• A scientist is studying a stream that flows into a lake. She wants to know how much water flows from the stream.
• Suppose we divide the intervals \([0,120]\) into n smaller intervals, each of width \(\Delta t = 120/n\). These smaller intervals will be \([0, \Delta t], [\Delta t, 2\Delta t], [\Delta t, 2\Delta t], [2\Delta t, 3\Delta t]\), and so on.
• Let \(t_0 = 0, t_1 = \Delta t, t_2 = 2\Delta t\) and in general, \(t_i = i\Delta t\) for \(0 \leq i \leq n\). Notice that \(t_n = n\Delta t = n (120/n) = 120\)
• The first interval is \([t_0, t_1]\), the second is \([t_1, t_2]\), and for \(1 \leq i \leq n\), the i th interval is \([t_{i-1}, t_i]\).
• To estimate the volume of water flowing into the lake in each of these time intervals, we will need a measurement of the flow area at some point in each interval. Thus, for \(i \leq i \leq n\), we choose a number \(t^{*}_i \in [t_{i-1}, t_i]\) and measure the flow rate at time \(t^{*}_i\). The flow rate is \(f(t^{*}_i)\).
• To estimate the volume of water flowing into the lake during the time interval \([t_{i-1}, t_i]\), we assume that the flow rate was a constant \(f(t^{*}_i) m^3/hr\) throughout the interval.
• Since the interval is \(\Delta t\) hours long, we compute the total volume of water that flowed into the lake over this interval is approximately \(f(t^{*}_i) \Delta t\) metre cubes.
• Adding up the contributions of all the time intervals, we conclude that the total volume of water that flowed into the lake from \(t=0\) to \(t=120\) in cubic meters is about:

\(f(t^{*}_1) \Delta t + f(t^{*}_2) \Delta t + ... + f(t^{*}_n) \Delta t = \sum_{i=1}^n f(t^{*}_i)\Delta t\)

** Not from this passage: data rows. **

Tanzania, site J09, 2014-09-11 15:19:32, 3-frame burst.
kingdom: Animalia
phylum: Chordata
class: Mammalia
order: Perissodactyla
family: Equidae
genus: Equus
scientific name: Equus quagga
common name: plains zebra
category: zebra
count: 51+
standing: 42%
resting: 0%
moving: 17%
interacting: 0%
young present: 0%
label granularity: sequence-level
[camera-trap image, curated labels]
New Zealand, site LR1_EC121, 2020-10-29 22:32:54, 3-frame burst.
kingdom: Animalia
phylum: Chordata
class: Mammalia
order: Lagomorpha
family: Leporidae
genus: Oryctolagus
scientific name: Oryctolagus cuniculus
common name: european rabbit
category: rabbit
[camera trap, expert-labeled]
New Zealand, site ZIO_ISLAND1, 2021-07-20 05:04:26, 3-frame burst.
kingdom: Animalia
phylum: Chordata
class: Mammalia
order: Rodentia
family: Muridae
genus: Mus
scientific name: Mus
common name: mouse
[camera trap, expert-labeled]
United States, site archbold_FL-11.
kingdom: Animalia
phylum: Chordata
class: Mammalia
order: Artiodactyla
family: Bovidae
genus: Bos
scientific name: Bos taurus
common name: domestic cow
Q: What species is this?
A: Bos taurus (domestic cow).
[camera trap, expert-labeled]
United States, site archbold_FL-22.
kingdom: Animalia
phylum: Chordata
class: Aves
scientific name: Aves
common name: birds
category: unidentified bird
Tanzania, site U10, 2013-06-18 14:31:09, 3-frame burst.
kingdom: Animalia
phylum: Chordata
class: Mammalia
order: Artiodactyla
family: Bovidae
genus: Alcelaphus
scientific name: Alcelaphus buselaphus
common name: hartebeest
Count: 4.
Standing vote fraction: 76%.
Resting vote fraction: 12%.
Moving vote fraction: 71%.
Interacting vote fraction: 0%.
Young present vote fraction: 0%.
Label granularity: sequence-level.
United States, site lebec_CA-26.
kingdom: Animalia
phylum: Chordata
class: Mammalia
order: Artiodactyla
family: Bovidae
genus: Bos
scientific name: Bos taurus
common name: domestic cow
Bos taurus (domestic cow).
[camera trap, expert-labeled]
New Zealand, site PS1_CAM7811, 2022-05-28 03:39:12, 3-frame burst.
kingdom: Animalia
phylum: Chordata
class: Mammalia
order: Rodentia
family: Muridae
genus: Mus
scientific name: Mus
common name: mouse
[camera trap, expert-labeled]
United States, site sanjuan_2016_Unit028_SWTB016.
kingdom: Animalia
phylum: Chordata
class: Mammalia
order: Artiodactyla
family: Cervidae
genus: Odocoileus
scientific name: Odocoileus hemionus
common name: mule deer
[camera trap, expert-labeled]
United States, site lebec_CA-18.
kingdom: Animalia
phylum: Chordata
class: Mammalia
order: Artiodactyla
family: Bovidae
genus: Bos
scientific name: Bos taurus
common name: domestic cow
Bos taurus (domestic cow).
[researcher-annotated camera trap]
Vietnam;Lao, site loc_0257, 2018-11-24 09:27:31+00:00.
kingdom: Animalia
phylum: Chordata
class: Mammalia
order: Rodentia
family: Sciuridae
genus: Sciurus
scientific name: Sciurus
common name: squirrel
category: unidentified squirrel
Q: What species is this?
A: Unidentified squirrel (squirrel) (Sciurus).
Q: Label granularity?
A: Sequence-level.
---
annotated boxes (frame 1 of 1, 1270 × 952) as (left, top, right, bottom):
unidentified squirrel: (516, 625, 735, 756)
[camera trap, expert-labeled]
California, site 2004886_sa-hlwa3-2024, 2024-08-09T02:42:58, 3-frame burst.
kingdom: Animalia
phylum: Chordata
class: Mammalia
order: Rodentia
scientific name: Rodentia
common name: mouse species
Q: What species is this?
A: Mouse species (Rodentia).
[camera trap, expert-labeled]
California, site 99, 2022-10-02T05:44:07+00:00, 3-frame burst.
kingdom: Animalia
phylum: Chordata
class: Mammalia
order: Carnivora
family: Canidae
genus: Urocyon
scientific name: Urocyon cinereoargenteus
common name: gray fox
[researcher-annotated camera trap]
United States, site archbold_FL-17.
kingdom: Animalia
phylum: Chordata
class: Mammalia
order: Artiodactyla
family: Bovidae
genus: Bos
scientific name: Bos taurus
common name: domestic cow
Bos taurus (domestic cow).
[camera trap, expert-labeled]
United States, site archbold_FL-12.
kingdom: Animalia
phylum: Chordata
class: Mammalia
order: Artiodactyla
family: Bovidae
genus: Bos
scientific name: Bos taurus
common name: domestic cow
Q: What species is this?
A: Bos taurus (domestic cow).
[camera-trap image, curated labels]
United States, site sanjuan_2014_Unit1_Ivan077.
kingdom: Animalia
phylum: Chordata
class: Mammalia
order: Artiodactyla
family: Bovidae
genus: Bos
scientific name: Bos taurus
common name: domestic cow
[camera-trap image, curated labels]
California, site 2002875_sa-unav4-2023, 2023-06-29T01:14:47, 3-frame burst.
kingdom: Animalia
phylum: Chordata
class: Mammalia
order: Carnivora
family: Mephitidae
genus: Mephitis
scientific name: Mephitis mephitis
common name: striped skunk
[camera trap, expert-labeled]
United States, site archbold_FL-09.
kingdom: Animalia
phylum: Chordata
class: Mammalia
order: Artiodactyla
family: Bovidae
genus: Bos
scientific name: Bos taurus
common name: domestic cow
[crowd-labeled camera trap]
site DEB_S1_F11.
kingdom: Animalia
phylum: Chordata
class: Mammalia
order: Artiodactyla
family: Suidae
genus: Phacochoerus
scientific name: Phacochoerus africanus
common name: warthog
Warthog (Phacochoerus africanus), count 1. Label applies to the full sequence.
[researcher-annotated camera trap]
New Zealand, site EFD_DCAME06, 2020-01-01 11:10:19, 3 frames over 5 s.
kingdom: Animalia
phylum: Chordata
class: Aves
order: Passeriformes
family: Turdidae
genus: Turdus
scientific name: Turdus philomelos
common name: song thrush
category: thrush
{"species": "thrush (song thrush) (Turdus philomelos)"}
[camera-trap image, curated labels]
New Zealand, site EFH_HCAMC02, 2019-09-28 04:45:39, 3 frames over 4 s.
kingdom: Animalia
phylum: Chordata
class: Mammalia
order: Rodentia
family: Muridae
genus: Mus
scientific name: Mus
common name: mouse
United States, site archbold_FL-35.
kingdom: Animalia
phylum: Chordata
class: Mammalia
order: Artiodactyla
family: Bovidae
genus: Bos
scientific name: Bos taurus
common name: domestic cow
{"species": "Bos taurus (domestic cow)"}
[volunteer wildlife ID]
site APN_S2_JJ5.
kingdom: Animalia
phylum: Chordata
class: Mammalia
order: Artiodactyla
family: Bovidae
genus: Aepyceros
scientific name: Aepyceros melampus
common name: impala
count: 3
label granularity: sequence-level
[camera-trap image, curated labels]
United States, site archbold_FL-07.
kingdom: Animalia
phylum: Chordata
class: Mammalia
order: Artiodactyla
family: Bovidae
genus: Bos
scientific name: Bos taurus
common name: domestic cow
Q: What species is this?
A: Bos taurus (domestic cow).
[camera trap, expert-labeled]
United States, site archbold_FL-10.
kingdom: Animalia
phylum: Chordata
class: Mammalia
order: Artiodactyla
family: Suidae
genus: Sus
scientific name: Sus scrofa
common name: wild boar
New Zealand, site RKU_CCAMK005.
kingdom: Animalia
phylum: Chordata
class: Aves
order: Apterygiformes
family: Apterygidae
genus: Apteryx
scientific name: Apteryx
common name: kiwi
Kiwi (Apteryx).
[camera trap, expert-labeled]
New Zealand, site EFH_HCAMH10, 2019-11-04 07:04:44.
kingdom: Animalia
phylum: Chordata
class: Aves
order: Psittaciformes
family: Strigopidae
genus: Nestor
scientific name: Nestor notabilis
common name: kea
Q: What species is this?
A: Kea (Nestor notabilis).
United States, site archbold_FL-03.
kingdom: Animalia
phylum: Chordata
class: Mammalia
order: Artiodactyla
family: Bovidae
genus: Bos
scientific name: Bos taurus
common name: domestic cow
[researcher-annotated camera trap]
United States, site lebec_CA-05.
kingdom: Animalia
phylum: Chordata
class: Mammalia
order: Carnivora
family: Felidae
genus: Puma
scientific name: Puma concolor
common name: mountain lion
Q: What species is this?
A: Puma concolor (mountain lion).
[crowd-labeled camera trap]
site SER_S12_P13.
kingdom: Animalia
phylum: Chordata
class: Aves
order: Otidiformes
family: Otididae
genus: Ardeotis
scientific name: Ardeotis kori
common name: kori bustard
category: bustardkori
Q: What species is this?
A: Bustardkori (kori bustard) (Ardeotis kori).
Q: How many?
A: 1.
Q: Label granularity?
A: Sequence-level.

The above equation is called a Riemann sum for the function \(f\) on the interval \([0,120]\). It's named after the mathematician Georg Friedrich Bernhard Riemann.

• If we want to specify that there are \(n\) terms in the sum, we may refer to it as Riemann n-sum.
• Suppose that, for each \(n\), \(R_n\) is a Riemann n-sum for \(f\) on the interval \([0,120]\). As \(n\) increases, \(R_n\) should get closer and closer to both the area under the graph of \(f\) for \(0 \leq t \leq 120\) and also the total volume of water that flowed into the lake over the five days. To get the exact value, we therefore take the limit as \(n \to \infty\). In other words,

\(\lim_{n \to \infty} R_n =\) area under graph of \(f\) for \(0 \leq t \leq 120\)

= volume of water that flowed into lake over five days, in \(m^3\).